▸ Aim of the task
Rewrite the lines below, swapping every "white plantation shutter" for "white window blind" and changing nothing else. Leave the pictures out.

(Spatial questions tied to pictures)
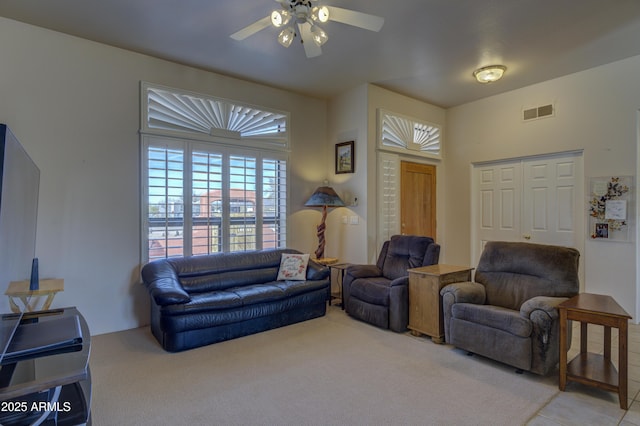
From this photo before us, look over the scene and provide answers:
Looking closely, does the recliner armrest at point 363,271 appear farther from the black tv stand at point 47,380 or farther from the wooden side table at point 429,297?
the black tv stand at point 47,380

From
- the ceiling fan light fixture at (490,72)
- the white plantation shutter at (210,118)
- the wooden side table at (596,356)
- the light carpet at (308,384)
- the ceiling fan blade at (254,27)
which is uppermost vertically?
the ceiling fan light fixture at (490,72)

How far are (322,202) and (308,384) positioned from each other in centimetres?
262

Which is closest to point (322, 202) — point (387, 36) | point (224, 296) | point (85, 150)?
point (224, 296)

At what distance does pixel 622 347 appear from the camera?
89.0 inches

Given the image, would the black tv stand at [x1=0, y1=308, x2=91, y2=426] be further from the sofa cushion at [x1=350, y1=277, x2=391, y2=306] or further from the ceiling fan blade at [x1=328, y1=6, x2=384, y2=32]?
the sofa cushion at [x1=350, y1=277, x2=391, y2=306]

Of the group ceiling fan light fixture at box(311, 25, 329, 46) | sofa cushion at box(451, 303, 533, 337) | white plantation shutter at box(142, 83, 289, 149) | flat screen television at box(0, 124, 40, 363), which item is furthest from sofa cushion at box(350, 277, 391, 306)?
flat screen television at box(0, 124, 40, 363)

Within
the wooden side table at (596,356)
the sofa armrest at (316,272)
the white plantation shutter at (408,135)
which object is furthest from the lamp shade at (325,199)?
the wooden side table at (596,356)

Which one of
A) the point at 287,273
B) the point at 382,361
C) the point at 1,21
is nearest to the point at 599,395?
the point at 382,361

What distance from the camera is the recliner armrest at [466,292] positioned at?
3.12m

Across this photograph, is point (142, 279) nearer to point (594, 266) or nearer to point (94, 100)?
point (94, 100)

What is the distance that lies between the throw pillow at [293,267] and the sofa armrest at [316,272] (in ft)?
0.18

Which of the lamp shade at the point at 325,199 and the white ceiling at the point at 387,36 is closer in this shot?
the white ceiling at the point at 387,36

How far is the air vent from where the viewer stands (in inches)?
183

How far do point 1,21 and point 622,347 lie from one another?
575 centimetres
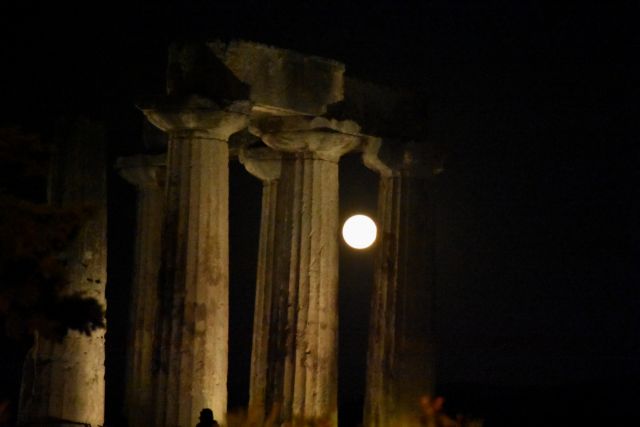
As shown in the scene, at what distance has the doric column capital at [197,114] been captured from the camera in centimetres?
2620

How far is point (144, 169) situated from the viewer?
32.8m

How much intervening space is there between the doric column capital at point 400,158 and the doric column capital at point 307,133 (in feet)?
3.61

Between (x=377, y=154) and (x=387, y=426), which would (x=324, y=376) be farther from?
(x=377, y=154)

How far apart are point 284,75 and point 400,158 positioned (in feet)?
13.0

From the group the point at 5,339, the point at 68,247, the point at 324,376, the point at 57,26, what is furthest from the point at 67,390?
the point at 5,339

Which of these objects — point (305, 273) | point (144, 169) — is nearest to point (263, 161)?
point (144, 169)

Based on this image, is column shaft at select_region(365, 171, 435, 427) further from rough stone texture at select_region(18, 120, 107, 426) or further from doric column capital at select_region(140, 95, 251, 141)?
rough stone texture at select_region(18, 120, 107, 426)

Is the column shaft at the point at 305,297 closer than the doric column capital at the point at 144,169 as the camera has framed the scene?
Yes

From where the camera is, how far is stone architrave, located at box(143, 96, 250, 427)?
26.4m

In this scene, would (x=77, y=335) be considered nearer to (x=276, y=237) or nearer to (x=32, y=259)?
(x=276, y=237)

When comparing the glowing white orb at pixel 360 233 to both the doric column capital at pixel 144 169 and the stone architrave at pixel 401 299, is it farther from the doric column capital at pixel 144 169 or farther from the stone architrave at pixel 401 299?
the doric column capital at pixel 144 169

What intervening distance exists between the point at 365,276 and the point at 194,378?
18.0 metres

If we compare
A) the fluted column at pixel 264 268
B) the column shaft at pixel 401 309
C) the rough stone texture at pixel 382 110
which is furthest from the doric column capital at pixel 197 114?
the column shaft at pixel 401 309

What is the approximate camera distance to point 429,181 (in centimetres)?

▸ Full answer
From this photo before us, look over the scene and provide answers:
Looking closely, does the recliner armrest at point 363,271 appear farther from the black tv stand at point 47,380 or farther from the wooden side table at point 429,297?
the black tv stand at point 47,380

From
- the ceiling fan light fixture at (490,72)
- the white window blind at (210,118)
- the wooden side table at (596,356)
- the light carpet at (308,384)
- the ceiling fan blade at (254,27)
which is uppermost vertically?
the ceiling fan light fixture at (490,72)

How far are (322,202) and (308,384) positioned from each other in centimetres?
262

Which is closest to point (322, 202) — point (387, 36) | point (224, 296) | point (85, 150)?
point (224, 296)

At what distance does pixel 622 347 appear from the camera?
89.0 inches

Given the image, would the black tv stand at [x1=0, y1=308, x2=91, y2=426] be further from the sofa cushion at [x1=350, y1=277, x2=391, y2=306] or further from the ceiling fan blade at [x1=328, y1=6, x2=384, y2=32]?
the sofa cushion at [x1=350, y1=277, x2=391, y2=306]

Of the group ceiling fan light fixture at box(311, 25, 329, 46) | sofa cushion at box(451, 303, 533, 337) | white window blind at box(142, 83, 289, 149) | flat screen television at box(0, 124, 40, 363), which item is furthest from sofa cushion at box(350, 277, 391, 306)?
flat screen television at box(0, 124, 40, 363)

Within
the wooden side table at (596,356)
the sofa armrest at (316,272)
the white window blind at (408,135)
which object is furthest from the lamp shade at (325,199)?
the wooden side table at (596,356)

Which one of
A) the point at 287,273
B) the point at 382,361
C) the point at 1,21
is nearest to the point at 599,395?
the point at 382,361

What distance from the camera is the recliner armrest at [466,292] positioned at?
3.12m

Across this photograph, is point (142, 279) nearer to point (594, 266) or nearer to point (94, 100)?
point (94, 100)

What is the distance that lies between the throw pillow at [293,267] and the sofa armrest at [316,272] (in ft)?
0.18

Which of the lamp shade at the point at 325,199 and the white ceiling at the point at 387,36 is closer in this shot?
the white ceiling at the point at 387,36

How far is the air vent from where the viewer stands (in inches)?
183

How far do point 1,21 and point 622,347 lie from one another?
575 centimetres
As shown in the scene, at what distance has the doric column capital at [197,114] been captured from the camera in centimetres?
2620

How far is point (144, 169) situated from the viewer?
32.8m

How much intervening space is there between the doric column capital at point 400,158 and the doric column capital at point 307,133 (in feet)?
3.61

Between (x=377, y=154) and (x=387, y=426), which would (x=324, y=376) be farther from?
(x=377, y=154)

How far apart are point 284,75 and point 400,158 positioned (in feet)?
13.0

From the group the point at 5,339, the point at 68,247, the point at 324,376, the point at 57,26, what is furthest from the point at 67,390?
the point at 5,339

Which of these objects — point (305, 273) | point (144, 169) — is nearest to point (263, 161)?
point (144, 169)

Based on this image, is column shaft at select_region(365, 171, 435, 427) further from rough stone texture at select_region(18, 120, 107, 426) or further from doric column capital at select_region(140, 95, 251, 141)?
rough stone texture at select_region(18, 120, 107, 426)

Is the column shaft at the point at 305,297 closer than the doric column capital at the point at 144,169 as the camera has framed the scene?
Yes

From where the camera is, how far is stone architrave, located at box(143, 96, 250, 427)?
26.4m

In this scene, would (x=77, y=335) be considered nearer to (x=276, y=237) or nearer to (x=32, y=259)?
(x=276, y=237)

When comparing the glowing white orb at pixel 360 233 to both the doric column capital at pixel 144 169 and the stone architrave at pixel 401 299, is it farther from the doric column capital at pixel 144 169 or farther from the stone architrave at pixel 401 299?
the doric column capital at pixel 144 169

What intervening distance exists between the point at 365,276 and the point at 194,378?
18.0 metres

If we compare
A) the fluted column at pixel 264 268
B) the column shaft at pixel 401 309
C) the rough stone texture at pixel 382 110
which is furthest from the doric column capital at pixel 197 114?
the column shaft at pixel 401 309

What is the approximate camera distance to point 429,181 (in centimetres)?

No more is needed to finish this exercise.